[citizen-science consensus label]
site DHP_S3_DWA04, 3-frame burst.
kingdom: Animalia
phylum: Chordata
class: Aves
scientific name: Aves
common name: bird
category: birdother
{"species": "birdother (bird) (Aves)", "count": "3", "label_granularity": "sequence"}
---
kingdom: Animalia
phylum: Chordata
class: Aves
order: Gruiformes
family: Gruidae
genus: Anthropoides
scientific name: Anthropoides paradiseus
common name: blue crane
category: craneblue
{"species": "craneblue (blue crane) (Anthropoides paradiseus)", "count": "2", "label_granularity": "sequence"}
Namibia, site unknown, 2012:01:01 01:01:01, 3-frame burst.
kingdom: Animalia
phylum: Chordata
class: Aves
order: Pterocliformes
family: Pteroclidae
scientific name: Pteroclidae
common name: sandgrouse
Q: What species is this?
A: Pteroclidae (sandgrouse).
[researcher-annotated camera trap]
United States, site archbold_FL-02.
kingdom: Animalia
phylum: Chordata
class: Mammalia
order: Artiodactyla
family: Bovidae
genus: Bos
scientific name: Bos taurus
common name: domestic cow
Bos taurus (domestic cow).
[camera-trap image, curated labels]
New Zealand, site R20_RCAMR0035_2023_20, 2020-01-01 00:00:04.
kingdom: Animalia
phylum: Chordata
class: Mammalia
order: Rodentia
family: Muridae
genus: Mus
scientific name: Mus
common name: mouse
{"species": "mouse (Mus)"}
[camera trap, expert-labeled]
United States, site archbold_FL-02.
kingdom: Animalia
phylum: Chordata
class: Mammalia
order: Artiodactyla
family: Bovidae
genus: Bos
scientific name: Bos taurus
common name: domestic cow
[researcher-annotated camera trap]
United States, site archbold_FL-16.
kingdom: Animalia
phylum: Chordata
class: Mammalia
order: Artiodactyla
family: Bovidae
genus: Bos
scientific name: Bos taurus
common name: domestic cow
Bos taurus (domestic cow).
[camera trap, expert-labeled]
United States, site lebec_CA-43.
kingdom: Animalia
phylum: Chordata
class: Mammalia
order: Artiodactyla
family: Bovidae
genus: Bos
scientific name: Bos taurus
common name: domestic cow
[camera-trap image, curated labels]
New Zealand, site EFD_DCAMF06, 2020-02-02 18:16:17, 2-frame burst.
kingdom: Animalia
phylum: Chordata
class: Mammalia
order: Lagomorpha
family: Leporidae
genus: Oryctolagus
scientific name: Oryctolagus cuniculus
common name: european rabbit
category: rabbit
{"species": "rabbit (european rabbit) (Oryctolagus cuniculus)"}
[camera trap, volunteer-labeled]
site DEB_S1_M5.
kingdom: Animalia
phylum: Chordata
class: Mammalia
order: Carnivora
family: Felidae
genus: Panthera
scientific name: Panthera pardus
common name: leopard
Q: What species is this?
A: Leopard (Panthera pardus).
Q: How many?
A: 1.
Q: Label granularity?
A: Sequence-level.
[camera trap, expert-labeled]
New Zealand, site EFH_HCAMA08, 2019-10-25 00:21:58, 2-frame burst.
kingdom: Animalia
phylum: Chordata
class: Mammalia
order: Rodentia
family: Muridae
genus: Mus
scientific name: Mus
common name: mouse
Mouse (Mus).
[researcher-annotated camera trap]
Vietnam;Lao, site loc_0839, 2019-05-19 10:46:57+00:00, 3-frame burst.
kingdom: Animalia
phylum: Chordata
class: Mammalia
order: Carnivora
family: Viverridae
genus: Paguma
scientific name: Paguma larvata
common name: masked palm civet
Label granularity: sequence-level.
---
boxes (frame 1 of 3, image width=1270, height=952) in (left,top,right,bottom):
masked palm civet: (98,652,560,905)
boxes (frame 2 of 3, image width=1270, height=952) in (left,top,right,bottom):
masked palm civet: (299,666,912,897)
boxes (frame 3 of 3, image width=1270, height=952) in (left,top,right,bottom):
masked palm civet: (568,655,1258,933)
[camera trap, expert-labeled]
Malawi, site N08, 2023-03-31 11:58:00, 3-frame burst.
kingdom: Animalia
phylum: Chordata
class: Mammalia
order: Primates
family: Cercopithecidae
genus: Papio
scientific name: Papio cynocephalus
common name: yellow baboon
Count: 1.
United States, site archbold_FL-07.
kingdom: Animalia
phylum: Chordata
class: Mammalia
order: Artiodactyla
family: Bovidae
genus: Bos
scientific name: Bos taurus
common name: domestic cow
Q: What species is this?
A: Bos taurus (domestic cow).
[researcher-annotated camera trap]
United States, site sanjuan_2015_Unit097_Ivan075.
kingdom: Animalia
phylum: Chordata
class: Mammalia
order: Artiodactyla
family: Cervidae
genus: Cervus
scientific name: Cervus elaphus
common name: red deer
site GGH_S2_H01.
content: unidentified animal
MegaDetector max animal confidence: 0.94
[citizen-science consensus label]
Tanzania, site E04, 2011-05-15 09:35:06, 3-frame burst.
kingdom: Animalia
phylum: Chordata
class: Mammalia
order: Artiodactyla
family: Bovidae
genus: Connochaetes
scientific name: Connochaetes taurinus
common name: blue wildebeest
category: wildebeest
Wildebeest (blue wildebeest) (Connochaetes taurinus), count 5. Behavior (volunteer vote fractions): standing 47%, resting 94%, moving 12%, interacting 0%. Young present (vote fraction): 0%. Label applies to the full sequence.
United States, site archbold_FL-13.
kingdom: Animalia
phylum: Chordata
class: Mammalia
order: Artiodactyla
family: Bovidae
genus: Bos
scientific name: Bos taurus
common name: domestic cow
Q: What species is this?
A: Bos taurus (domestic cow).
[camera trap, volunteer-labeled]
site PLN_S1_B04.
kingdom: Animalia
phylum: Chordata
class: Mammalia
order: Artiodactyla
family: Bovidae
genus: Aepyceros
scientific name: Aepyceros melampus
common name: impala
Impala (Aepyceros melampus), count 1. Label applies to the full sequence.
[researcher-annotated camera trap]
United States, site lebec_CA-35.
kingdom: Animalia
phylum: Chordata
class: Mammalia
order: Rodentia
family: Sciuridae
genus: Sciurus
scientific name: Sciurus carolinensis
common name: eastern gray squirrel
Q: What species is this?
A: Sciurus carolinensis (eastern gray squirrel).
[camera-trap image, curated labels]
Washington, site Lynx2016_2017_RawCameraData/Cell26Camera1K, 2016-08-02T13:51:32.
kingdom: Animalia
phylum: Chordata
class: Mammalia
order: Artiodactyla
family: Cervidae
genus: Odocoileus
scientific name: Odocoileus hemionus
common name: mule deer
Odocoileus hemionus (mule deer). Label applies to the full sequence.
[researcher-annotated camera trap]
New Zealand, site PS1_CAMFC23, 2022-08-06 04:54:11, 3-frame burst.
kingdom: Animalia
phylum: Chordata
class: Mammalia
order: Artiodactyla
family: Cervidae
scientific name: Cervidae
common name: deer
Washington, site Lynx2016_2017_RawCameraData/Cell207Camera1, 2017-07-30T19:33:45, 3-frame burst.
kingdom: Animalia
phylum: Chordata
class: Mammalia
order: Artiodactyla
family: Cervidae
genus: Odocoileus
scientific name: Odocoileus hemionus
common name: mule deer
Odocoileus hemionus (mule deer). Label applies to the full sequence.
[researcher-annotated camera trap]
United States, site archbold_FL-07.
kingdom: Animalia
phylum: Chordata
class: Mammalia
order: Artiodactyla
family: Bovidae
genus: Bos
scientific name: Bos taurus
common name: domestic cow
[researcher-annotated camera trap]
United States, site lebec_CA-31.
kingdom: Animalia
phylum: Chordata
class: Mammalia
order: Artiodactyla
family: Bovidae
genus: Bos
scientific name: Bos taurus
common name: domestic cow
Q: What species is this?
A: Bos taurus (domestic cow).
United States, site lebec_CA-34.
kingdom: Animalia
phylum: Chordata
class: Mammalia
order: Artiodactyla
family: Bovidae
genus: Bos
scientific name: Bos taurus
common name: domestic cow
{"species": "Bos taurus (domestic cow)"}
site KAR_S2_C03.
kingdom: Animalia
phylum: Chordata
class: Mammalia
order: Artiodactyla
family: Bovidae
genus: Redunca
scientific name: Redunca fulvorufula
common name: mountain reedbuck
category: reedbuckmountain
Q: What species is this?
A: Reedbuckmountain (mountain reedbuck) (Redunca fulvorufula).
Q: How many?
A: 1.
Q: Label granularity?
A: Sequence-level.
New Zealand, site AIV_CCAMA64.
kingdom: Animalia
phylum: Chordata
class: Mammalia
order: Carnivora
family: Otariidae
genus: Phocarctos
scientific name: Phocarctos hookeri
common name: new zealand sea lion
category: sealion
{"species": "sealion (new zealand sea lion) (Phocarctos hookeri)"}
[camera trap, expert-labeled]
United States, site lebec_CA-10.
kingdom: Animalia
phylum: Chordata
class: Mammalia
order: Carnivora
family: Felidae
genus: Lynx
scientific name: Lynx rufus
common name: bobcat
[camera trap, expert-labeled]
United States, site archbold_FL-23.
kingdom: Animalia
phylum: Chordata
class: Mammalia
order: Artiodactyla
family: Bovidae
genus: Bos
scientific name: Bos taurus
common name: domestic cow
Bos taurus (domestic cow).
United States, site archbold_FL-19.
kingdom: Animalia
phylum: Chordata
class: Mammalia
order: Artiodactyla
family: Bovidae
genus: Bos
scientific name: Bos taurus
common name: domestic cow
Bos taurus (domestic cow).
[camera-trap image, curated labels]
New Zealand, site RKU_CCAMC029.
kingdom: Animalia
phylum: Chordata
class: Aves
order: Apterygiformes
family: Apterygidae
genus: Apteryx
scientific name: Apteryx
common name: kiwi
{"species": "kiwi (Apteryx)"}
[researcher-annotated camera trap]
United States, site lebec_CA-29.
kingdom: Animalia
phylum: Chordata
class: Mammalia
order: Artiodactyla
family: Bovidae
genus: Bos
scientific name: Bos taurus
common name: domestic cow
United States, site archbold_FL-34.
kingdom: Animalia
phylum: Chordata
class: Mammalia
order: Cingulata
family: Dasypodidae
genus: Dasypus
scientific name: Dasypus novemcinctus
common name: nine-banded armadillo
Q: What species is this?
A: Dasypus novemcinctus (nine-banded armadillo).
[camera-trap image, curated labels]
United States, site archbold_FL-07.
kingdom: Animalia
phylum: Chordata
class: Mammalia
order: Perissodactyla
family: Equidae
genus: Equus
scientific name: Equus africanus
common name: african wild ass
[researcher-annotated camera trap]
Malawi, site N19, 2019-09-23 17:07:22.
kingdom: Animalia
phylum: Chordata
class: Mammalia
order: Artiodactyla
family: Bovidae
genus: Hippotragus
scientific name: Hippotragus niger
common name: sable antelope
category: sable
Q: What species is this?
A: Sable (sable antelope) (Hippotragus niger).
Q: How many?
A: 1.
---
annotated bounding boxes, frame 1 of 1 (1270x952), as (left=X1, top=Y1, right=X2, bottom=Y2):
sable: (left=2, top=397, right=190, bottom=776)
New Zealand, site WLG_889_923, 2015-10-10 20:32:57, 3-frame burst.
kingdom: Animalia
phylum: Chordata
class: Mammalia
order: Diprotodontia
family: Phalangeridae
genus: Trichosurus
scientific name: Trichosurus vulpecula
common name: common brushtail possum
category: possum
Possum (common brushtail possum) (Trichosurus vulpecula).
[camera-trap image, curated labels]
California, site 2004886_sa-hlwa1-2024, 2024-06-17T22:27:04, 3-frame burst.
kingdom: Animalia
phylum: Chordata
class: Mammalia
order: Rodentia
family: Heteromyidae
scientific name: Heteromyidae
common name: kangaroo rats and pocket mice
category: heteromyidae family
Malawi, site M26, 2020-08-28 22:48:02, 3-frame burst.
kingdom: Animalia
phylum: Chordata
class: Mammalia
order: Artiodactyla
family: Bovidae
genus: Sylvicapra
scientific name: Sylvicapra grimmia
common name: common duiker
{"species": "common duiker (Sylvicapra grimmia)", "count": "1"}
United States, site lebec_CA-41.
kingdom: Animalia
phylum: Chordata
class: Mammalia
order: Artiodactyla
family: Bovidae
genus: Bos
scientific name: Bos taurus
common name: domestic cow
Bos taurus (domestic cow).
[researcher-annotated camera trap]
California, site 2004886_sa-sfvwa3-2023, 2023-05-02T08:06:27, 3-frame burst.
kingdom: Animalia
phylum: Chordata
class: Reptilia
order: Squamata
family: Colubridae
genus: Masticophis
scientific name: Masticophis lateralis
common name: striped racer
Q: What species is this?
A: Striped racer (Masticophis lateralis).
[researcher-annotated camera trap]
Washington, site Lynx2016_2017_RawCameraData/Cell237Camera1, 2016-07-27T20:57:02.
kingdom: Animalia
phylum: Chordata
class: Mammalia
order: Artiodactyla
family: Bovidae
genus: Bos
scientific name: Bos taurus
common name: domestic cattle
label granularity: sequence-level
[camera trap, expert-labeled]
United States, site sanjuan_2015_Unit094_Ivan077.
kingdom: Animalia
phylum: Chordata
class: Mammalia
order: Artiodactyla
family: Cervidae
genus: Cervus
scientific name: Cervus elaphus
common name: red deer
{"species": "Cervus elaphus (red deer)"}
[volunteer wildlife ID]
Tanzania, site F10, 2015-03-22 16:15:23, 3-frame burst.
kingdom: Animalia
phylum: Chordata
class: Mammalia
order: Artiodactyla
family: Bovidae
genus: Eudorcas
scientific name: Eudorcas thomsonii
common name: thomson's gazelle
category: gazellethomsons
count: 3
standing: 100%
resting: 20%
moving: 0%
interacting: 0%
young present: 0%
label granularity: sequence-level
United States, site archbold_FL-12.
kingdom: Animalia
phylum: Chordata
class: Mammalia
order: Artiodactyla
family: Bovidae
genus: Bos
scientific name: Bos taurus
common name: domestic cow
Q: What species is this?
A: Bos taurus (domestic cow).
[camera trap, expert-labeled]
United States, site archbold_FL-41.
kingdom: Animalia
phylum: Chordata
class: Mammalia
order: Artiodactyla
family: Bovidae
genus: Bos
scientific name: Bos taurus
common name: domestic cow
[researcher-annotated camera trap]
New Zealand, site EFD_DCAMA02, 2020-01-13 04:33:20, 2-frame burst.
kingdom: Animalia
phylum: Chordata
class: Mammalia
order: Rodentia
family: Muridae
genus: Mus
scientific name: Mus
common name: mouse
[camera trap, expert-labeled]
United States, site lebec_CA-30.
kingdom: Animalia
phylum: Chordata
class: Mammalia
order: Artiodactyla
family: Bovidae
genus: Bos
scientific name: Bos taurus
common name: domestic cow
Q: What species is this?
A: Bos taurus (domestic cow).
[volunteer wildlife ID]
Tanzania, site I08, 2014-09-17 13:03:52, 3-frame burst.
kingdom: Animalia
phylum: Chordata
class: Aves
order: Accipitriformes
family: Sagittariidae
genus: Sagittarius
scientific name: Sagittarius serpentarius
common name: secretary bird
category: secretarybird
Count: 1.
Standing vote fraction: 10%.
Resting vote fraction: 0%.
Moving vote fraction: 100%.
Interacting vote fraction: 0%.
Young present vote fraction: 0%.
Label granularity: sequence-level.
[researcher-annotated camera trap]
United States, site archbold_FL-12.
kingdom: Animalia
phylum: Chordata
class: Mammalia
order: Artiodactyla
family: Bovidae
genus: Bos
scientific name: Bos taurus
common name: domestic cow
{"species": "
::::
In the data above, find the line that contains "scientific name: Oryctolagus cuniculus", then reproduce exactly every line from the first line through that line.

[Response to this exercise]
[citizen-science consensus label]
site DHP_S3_DWA04, 3-frame burst.
kingdom: Animalia
phylum: Chordata
class: Aves
scientific name: Aves
common name: bird
category: birdother
{"species": "birdother (bird) (Aves)", "count": "3", "label_granularity": "sequence"}
---
kingdom: Animalia
phylum: Chordata
class: Aves
order: Gruiformes
family: Gruidae
genus: Anthropoides
scientific name: Anthropoides paradiseus
common name: blue crane
category: craneblue
{"species": "craneblue (blue crane) (Anthropoides paradiseus)", "count": "2", "label_granularity": "sequence"}
Namibia, site unknown, 2012:01:01 01:01:01, 3-frame burst.
kingdom: Animalia
phylum: Chordata
class: Aves
order: Pterocliformes
family: Pteroclidae
scientific name: Pteroclidae
common name: sandgrouse
Q: What species is this?
A: Pteroclidae (sandgrouse).
[researcher-annotated camera trap]
United States, site archbold_FL-02.
kingdom: Animalia
phylum: Chordata
class: Mammalia
order: Artiodactyla
family: Bovidae
genus: Bos
scientific name: Bos taurus
common name: domestic cow
Bos taurus (domestic cow).
[camera-trap image, curated labels]
New Zealand, site R20_RCAMR0035_2023_20, 2020-01-01 00:00:04.
kingdom: Animalia
phylum: Chordata
class: Mammalia
order: Rodentia
family: Muridae
genus: Mus
scientific name: Mus
common name: mouse
{"species": "mouse (Mus)"}
[camera trap, expert-labeled]
United States, site archbold_FL-02.
kingdom: Animalia
phylum: Chordata
class: Mammalia
order: Artiodactyla
family: Bovidae
genus: Bos
scientific name: Bos taurus
common name: domestic cow
[researcher-annotated camera trap]
United States, site archbold_FL-16.
kingdom: Animalia
phylum: Chordata
class: Mammalia
order: Artiodactyla
family: Bovidae
genus: Bos
scientific name: Bos taurus
common name: domestic cow
Bos taurus (domestic cow).
[camera trap, expert-labeled]
United States, site lebec_CA-43.
kingdom: Animalia
phylum: Chordata
class: Mammalia
order: Artiodactyla
family: Bovidae
genus: Bos
scientific name: Bos taurus
common name: domestic cow
[camera-trap image, curated labels]
New Zealand, site EFD_DCAMF06, 2020-02-02 18:16:17, 2-frame burst.
kingdom: Animalia
phylum: Chordata
class: Mammalia
order: Lagomorpha
family: Leporidae
genus: Oryctolagus
scientific name: Oryctolagus cuniculus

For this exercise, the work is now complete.